Early life and family
[edit]Dena Lesley Vane was born on 1 May 1944 to Ronald Vane, a soldier in the British Army, and his wife Phyllis, a cinema usherette. Her father died when she was two but her mother subsequently married his brother, Leslie, whom she had met at Ronald's funeral.[1]
She was educated at Barton Peveril Grammar School where she was head girl.[1]
Career
[edit]Vane-Kirkman's career in the media began with a secretarial job on the Daily Express in London where she worked for the motoring correspondent Basil Cardew and the industrial editor Sir Trevor Evans. She became a reporter and then women's editor for the local Hendon Times where she met her husband Peter Kirkman whom she married in 1965 becoming Dena Vane-Kirkman. Professionally, she remained Dena Vane. The couple had two children.[1]
She became a sub-editor on Woman and then deputy editor of Home and Freezer Digest which she revamped so that it outsold Good Housekeeping. She applied the same formula at Living magazine where she moved it away from housekeeping and cookery towards features on relationships, sex, and women's health.[1][2] According to Ronnie Lessem, however, her attempts to include business coverage were thwarted by men who saw traditional women's subjects as more profitable.[3]
After Living was sold, she moved to New York where she edited Woman's World in the 1980s, a magazine of Bauer Publishing, and then First for Women. Her marriage ended at that time. She introduced new titles such as In Touch and Life and Style and took the firm's portfolio from two to nine titles. As in the U.K., she changed the content to address more contemporary issues. She was one of a number of British women who made careers editing American women's magazines at that time and her contemporaries included Tina Brown at Vanity Fair and Eve Pollard at Elle.[1] She eventually became editor-in-chief at Bauer under Jill Churchill.[4] Her views on the future of women's magazines were included in the source book Taking Their Place: A Documentary of Women in Journalism.[5]
In January 2006, she was robbed at gunpoint at her home in New Jersey but told the burglar, "Your mother would be ashamed of you".[1]
Death
[edit]Vane-Kirkman died of heart failure on 19 October 2018 after having multiple sclerosis and lymphedema.[1] Her funeral was at Putney Vale Crematorium in England.

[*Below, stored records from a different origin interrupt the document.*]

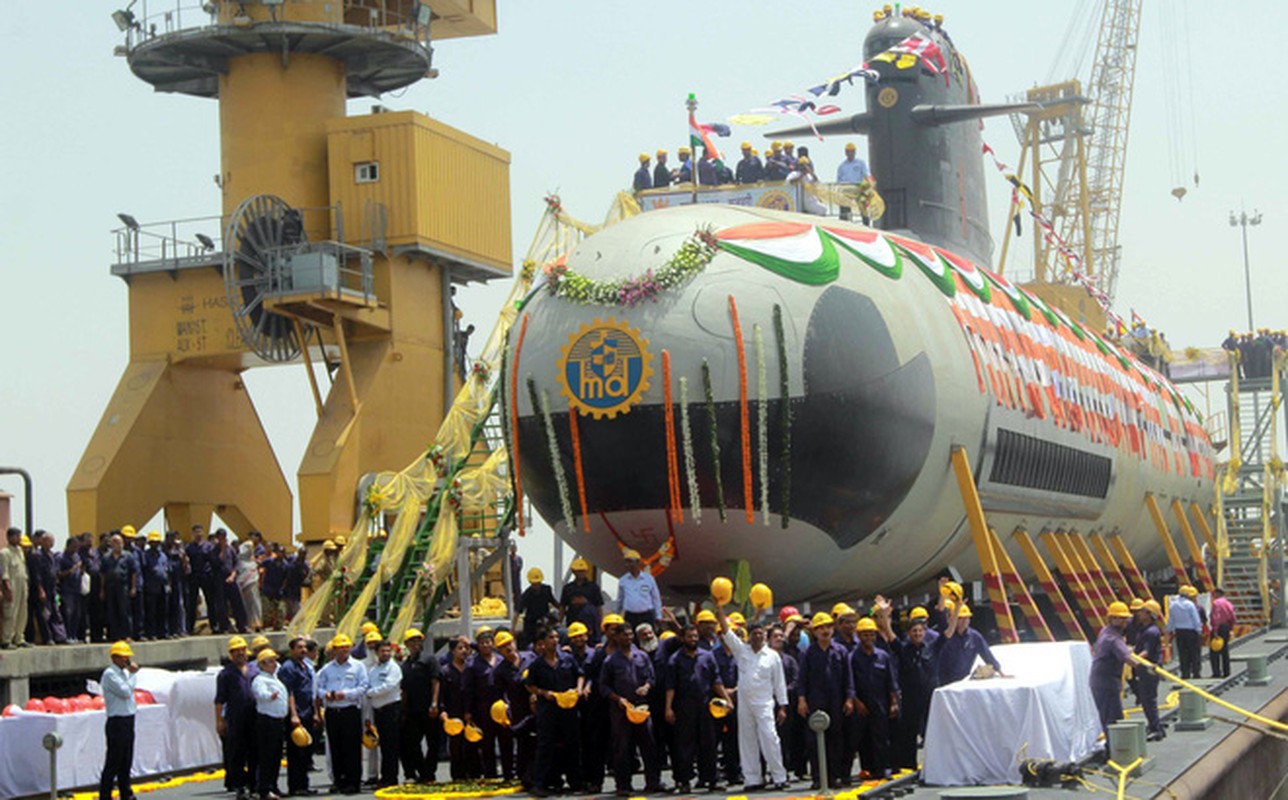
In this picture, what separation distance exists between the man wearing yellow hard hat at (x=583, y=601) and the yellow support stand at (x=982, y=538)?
4444 mm

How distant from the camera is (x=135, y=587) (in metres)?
22.8

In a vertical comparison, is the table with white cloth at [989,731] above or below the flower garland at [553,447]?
below

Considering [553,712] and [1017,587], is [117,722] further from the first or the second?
[1017,587]

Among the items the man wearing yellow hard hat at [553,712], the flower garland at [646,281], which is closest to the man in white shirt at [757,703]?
the man wearing yellow hard hat at [553,712]

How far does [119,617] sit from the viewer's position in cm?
2262

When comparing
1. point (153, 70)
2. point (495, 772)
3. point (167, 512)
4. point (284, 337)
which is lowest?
point (495, 772)

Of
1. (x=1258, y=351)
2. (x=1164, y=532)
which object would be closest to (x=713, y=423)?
(x=1164, y=532)

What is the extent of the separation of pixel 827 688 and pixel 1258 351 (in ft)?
115

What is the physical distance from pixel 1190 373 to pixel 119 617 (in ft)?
131

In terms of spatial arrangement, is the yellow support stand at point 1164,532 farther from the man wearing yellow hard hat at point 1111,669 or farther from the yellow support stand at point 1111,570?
the man wearing yellow hard hat at point 1111,669

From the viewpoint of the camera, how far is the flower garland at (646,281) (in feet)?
60.1

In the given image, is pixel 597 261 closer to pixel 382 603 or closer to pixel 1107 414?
pixel 382 603

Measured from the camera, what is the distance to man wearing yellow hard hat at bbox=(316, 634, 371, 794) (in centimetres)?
1705

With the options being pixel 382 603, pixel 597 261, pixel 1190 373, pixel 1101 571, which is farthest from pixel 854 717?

Mourners were asked to "dress in clothes Dena would have loved".[1][6]
References
[edit]- ^ a b c d e f g h Dena Vane-Kirkman obituary. The Times, 8 November 2018. (subscription required)
- ^ "Living sheds its clone image", Marketing, Vol. 20 (1985), p. 10.
- ^ Meet the Founders of Integral Economics. We Are The 51. Retrieved 12 December 2018.
- ^ Jill Churchill. Press Gazette, 26 February 2007. Retrieved 12 November 2018.
- ^ Beasley, Maurine H., & Sheila J. Gibbons (Eds.) (1993) Taking Their Place: A Documentary of Women in Journalism. American University Press. p. 217. ISBN 9781879383098
- ^ Dena Vane-Kirkman. Poetic Endings. Retrieved 2 November 2018.